## Text excerpt
++++++++

Published Oct. 15, 2014

  A sense of place

The other day one of those visiting hot-shots from out of town, aka expert consultants, was explaining what a wonderful addition our new Technology Park downtown was going to be. Oh, and by the way, to make way for it, an old building would have to be torn down. It had been neglected for years anyway, so who would miss that old eyesore anyway? Because the tech park would create a new "sense of place." The phrase stuck in the mind, like a sharp arrow.

Can a sense of place really be created new -- from scratch? Sure thing. Just turn a slick design is turned into steel and concrete, then served with a side order of chrome and neon glitz -- and maybe and an ornamental bush here and there. Maybe the whole concoction could be covered by a false facade to hide the obliteration of a piece of local history and the local heritage. Naturally it would be billed as having a sense of place, even while it destroyed one.

++++++++

## Exercise task
Write out the passage of the sense-of-place column between "Can a sense" and "it destroyed one.", inclusive. The items after the sense-of-place column play no part in this work.

++++++++

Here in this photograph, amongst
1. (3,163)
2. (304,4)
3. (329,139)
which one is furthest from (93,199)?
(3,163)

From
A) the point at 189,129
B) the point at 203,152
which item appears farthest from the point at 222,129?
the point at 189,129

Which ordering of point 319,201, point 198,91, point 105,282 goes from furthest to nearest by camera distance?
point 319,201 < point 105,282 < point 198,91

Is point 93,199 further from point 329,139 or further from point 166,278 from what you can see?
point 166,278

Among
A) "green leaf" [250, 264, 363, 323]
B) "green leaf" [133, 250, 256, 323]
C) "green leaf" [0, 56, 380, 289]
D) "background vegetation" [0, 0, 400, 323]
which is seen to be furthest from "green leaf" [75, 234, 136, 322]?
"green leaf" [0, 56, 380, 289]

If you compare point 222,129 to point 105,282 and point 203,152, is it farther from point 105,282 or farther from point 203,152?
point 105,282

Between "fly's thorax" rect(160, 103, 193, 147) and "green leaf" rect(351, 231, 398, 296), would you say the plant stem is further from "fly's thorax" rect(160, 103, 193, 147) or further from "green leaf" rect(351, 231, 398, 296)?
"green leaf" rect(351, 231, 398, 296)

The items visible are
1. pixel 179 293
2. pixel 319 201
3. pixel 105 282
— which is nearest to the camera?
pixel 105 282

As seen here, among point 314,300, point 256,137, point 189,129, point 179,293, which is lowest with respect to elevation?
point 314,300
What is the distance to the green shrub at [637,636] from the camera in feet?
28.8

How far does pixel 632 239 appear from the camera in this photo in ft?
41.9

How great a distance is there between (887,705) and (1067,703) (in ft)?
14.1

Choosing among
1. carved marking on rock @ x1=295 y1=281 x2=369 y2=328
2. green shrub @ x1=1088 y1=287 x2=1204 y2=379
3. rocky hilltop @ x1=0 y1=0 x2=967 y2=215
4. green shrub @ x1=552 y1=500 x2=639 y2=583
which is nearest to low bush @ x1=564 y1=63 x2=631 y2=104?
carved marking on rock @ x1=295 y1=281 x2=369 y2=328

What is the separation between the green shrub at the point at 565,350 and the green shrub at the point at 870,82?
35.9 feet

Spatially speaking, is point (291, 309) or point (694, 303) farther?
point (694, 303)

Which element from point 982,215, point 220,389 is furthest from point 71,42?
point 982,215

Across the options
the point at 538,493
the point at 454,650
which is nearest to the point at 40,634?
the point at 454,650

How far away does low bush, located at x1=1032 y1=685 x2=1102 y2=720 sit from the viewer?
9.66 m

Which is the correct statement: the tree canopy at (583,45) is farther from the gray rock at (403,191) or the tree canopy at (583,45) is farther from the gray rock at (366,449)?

++++++++

## Answer
Can a sense of place really be created new -- from scratch? Sure thing. Just turn a slick design is turned into steel and concrete, then served with a side order of chrome and neon glitz -- and maybe and an ornamental bush here and there. Maybe the whole concoction could be covered by a false facade to hide the obliteration of a piece of local history and the local heritage. Naturally it would be billed as having a sense of place, even while it destroyed one.